Many people, especially those being paid by Fannie Mae and Freddie Mac, used to call the GSE-centric American housing finance market "the envy of the world."  They don't say that any more, and won't for some time.  That is good, because confidence in how good you are induces mistakes, just as in the celebrated slogan of Hyman Minsky, "Stability breeds instability."  Likewise, instability breeds caution-- for a while.

The future U.S. mortgage finance market will not be so leveraged to mortgage credit risk again anytime soon.  Lending will be more careful, we will have a healthy skepticism of the precision of computer models of credit risk, and we will not have another nationwide housing bubble again for another 35 years or so.  This estimate reflects the fact that people who were 30 years old in 2007, with searing memories of the panic and Shrivel, will then be 70.  Group memories will have faded, and they will be near to or in retirement.  Their warnings about what happened in 2007-09 will seem like vague stories of long ago, hardly relevant to those with modern skills and advanced risk management capability!

As the 21st century bubble inflated, people, including financial and housing finance professionals, thought that nominal house prices could not go down on a national average basis.  The nearly universal belief that it could not happen, is one of the reasons that it did happen. 

Now that national average house prices have fallen 34% in nominal terms and 41% in inflation-adjusted terms, the bubble-enabling belief has evaporated.  So we are likely to go back the normalcy of only having local or regional housing booms and busts, tied to cycles of other things, such as energy, technology, or vacation development.

The future housing finance markets will not have Fannie and Freddie in their old form, that is, with their arrogance, their political clout, and especially Fannie's hardball political tactics.  Of course Fannie and Freddie have become wards of the government, but in spite of their massive insolvency, have survived. 

In the 35 years from 1971 to 2006, Fannie and Freddie together made total profits of $106 billion.  From 2007 to 2011, together they lost $256 billion.  So they have lost every cent they made for 35 years, plus another $150 billion.  A remarkable record. 

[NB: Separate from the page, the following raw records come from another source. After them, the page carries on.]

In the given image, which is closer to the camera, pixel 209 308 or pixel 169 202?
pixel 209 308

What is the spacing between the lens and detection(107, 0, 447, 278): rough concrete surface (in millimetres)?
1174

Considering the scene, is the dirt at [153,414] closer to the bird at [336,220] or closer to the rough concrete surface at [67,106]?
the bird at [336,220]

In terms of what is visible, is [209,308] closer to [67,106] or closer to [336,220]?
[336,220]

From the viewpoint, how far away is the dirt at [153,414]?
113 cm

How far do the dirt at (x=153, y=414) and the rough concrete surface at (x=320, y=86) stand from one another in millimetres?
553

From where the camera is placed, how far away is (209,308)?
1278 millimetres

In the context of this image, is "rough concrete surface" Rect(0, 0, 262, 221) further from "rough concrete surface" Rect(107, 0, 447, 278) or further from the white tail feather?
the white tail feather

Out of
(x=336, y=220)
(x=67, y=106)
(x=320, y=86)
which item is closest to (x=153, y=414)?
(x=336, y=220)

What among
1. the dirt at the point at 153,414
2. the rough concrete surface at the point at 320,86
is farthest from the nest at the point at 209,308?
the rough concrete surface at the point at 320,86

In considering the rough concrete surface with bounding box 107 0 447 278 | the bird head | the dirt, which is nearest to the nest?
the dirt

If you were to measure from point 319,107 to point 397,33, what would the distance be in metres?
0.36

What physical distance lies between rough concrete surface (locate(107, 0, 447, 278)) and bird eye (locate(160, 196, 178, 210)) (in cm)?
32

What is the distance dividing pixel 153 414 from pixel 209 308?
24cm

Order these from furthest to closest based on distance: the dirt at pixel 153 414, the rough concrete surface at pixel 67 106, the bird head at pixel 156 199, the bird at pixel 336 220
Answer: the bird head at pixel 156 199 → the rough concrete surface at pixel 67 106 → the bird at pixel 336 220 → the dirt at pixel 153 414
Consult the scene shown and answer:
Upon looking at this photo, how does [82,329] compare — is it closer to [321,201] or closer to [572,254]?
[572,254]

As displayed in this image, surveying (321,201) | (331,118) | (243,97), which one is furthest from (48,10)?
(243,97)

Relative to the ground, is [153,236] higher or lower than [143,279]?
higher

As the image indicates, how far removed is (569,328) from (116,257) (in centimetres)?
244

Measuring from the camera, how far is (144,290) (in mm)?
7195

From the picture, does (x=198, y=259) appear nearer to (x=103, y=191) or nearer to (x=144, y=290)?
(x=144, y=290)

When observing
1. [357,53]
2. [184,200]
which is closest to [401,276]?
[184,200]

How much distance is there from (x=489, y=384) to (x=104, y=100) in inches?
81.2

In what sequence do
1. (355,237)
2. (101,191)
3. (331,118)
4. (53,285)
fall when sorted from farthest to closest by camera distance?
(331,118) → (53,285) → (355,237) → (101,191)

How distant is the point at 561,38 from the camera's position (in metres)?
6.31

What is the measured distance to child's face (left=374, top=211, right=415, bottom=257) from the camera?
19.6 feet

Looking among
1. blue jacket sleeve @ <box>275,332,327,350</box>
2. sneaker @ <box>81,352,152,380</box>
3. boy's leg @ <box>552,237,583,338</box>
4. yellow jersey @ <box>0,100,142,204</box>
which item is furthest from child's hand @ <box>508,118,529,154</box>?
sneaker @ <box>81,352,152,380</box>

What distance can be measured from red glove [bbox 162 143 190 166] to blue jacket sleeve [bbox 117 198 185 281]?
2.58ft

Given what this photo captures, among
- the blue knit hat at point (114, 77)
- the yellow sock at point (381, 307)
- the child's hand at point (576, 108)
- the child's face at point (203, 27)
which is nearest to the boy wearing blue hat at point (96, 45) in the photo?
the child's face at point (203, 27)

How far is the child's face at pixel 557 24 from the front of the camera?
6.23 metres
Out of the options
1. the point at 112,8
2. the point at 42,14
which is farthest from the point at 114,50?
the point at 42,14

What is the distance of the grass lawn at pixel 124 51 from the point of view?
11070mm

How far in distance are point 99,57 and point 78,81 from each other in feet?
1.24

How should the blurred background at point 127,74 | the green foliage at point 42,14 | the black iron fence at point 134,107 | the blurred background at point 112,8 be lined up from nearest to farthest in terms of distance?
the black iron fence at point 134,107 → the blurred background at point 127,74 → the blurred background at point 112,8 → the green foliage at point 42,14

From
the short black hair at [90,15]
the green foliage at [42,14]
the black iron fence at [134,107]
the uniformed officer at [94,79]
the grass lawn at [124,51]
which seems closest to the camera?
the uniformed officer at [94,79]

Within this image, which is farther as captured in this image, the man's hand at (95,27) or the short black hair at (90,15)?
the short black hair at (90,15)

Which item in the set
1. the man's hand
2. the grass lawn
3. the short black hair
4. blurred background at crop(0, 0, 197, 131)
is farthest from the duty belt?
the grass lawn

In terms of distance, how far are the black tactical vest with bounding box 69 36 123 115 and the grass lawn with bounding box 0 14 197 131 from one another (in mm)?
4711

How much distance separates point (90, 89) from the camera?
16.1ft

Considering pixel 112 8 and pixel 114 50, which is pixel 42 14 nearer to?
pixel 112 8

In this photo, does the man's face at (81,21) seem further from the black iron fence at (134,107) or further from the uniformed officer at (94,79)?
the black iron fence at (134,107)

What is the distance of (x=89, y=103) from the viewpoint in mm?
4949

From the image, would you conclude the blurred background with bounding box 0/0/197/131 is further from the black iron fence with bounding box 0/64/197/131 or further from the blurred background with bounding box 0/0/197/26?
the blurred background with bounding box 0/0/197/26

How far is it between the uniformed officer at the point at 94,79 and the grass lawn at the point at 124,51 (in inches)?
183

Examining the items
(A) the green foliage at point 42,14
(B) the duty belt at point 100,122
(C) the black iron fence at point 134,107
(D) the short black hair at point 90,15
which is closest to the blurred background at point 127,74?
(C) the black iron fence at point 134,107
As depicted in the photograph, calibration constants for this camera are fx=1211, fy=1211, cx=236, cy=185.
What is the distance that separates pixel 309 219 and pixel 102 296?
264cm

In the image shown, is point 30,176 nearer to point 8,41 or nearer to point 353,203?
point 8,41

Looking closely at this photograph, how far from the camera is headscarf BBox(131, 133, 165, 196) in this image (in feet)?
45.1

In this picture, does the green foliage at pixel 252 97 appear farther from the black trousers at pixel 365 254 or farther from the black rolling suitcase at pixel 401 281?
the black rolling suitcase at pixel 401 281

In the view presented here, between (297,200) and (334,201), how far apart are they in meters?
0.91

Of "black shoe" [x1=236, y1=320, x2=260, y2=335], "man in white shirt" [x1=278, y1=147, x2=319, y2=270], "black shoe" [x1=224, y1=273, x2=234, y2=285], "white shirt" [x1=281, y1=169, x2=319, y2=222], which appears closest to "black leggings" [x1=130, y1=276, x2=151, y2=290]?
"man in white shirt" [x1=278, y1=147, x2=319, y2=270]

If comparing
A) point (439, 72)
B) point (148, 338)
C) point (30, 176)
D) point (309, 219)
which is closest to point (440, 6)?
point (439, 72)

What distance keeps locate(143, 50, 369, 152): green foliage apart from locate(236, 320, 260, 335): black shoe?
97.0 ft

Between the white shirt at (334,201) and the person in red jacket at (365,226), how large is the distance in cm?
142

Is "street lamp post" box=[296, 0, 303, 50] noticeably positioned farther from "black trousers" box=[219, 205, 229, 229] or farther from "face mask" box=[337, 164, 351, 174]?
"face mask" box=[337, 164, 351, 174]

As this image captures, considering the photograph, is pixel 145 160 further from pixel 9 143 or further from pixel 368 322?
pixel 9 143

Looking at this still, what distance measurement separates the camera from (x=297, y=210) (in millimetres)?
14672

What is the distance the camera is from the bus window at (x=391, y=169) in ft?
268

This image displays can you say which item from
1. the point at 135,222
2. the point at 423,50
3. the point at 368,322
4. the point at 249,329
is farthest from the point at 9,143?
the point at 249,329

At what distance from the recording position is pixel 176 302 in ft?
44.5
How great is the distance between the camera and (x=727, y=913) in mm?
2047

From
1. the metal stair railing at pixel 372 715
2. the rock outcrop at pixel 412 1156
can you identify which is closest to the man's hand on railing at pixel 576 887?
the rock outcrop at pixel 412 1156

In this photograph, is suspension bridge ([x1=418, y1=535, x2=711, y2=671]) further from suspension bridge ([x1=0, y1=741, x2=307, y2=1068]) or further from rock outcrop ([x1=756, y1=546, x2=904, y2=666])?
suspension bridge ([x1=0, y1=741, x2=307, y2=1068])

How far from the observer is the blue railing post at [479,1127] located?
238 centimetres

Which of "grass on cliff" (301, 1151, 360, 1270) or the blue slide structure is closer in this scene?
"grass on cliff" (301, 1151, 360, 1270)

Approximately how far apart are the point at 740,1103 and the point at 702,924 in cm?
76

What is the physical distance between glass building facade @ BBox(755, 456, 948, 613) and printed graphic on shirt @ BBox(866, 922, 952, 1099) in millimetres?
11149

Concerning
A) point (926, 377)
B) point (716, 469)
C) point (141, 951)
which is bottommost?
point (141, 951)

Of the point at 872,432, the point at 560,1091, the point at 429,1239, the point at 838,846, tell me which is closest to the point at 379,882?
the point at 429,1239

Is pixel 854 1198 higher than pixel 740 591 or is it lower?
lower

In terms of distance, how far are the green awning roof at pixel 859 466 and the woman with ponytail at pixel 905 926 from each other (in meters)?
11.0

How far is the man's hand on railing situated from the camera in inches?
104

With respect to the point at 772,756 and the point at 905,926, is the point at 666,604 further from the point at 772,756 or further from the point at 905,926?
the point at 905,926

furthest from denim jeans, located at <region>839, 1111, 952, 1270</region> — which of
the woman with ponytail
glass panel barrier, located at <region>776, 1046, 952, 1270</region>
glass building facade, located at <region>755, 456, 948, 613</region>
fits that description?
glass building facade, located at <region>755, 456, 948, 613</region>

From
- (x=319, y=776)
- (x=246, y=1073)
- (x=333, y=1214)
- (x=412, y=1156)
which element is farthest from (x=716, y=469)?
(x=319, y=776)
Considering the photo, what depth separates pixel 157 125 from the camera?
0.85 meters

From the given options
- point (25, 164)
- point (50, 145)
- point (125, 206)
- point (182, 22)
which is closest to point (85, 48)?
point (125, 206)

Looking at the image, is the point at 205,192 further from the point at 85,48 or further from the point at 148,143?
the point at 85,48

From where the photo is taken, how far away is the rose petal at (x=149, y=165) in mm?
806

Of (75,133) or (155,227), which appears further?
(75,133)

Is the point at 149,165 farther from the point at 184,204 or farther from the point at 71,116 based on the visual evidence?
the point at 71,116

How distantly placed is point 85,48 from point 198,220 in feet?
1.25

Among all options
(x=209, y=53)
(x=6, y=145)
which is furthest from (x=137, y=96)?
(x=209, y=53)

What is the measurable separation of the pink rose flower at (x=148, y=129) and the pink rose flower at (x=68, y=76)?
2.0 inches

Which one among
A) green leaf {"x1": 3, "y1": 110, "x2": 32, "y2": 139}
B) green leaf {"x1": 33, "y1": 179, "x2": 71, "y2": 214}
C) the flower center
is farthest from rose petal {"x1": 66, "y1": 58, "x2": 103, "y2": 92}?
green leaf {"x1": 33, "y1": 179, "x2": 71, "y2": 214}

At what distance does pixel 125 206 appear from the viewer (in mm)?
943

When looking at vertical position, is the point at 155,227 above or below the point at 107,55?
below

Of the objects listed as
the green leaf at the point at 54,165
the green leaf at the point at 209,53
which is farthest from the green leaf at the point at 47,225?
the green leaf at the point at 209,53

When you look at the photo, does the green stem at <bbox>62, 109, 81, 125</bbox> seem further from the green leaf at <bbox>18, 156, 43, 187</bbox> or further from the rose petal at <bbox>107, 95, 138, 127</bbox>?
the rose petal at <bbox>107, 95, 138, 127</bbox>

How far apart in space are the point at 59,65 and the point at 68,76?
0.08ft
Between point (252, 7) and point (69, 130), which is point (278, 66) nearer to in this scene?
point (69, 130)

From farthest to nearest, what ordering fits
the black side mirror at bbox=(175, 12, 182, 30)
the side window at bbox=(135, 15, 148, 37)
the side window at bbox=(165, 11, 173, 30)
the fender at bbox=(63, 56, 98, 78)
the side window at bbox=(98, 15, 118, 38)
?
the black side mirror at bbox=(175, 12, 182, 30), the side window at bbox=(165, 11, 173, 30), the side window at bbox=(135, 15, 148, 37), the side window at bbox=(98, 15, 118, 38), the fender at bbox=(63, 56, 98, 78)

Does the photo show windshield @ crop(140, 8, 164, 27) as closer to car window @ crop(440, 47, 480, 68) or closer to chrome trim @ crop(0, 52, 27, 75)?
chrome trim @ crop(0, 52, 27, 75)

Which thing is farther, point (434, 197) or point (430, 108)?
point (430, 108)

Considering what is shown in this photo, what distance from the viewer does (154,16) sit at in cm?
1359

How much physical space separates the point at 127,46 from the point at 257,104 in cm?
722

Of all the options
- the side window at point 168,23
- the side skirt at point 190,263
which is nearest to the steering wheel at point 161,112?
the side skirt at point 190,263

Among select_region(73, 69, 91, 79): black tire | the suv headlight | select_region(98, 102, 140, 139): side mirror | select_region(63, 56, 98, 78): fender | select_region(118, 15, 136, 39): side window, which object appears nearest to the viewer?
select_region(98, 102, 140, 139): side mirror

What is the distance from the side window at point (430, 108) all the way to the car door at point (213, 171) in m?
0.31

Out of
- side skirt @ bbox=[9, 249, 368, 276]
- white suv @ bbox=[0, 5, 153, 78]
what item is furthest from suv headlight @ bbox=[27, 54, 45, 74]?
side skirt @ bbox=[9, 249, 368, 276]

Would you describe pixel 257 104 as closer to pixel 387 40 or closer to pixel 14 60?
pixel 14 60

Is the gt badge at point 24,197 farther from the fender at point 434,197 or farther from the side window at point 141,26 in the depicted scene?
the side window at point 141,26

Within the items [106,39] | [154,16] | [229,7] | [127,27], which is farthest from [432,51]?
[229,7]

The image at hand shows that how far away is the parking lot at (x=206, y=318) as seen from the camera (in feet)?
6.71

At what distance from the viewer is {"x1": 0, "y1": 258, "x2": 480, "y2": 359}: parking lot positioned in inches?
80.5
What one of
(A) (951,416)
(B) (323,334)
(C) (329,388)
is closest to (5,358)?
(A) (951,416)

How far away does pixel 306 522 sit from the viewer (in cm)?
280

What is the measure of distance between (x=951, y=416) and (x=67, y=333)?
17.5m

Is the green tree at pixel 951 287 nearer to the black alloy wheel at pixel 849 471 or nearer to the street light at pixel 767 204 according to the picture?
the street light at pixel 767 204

It was a distinctly bad idea to concentrate so much of the whole country's mortgage credit risk in only two entities on the banks of the Potomac, yet we continue to do so. At least we will be spared having Fannie and Freddie constantly telling us that they are private companies.

In the near future of U.S. housing finance, over the next twelve months or so, we will establish the bottom of this extremely painful Shrivel and begin a cyclical recovery.  The aftermaths of housing bubbles typically last a long time: the international historical average is six years, according to Carmen Reinhart and Kenneth Rogoff.  The house price peak was in mid-2006—that was six years ago.  Moreover, the 41% fall in inflation-adjusted house prices has taken them back to their level of 1999.  In other words, in real terms, the entire bubble has now been reversed.  Cumbersome regulation will impede, but not stop, the cyclical recovery.

Finally, the future of housing finance is bound to surprise us.  It will develop in some ways we have not anticipated, as it moves from the confusing present to a future unknowable in detail. As defined by economist Jacob Viner, a period of transition is a period between two periods of transition—so we can always be assured that housing finance will continue to be in a period of transition.

Alex J. Pollock is a resident fellow at the American Enterprise Institute in Washington. He was President and CEO of the Federal Home Loan Bank of Chicago from 1991 to 2004.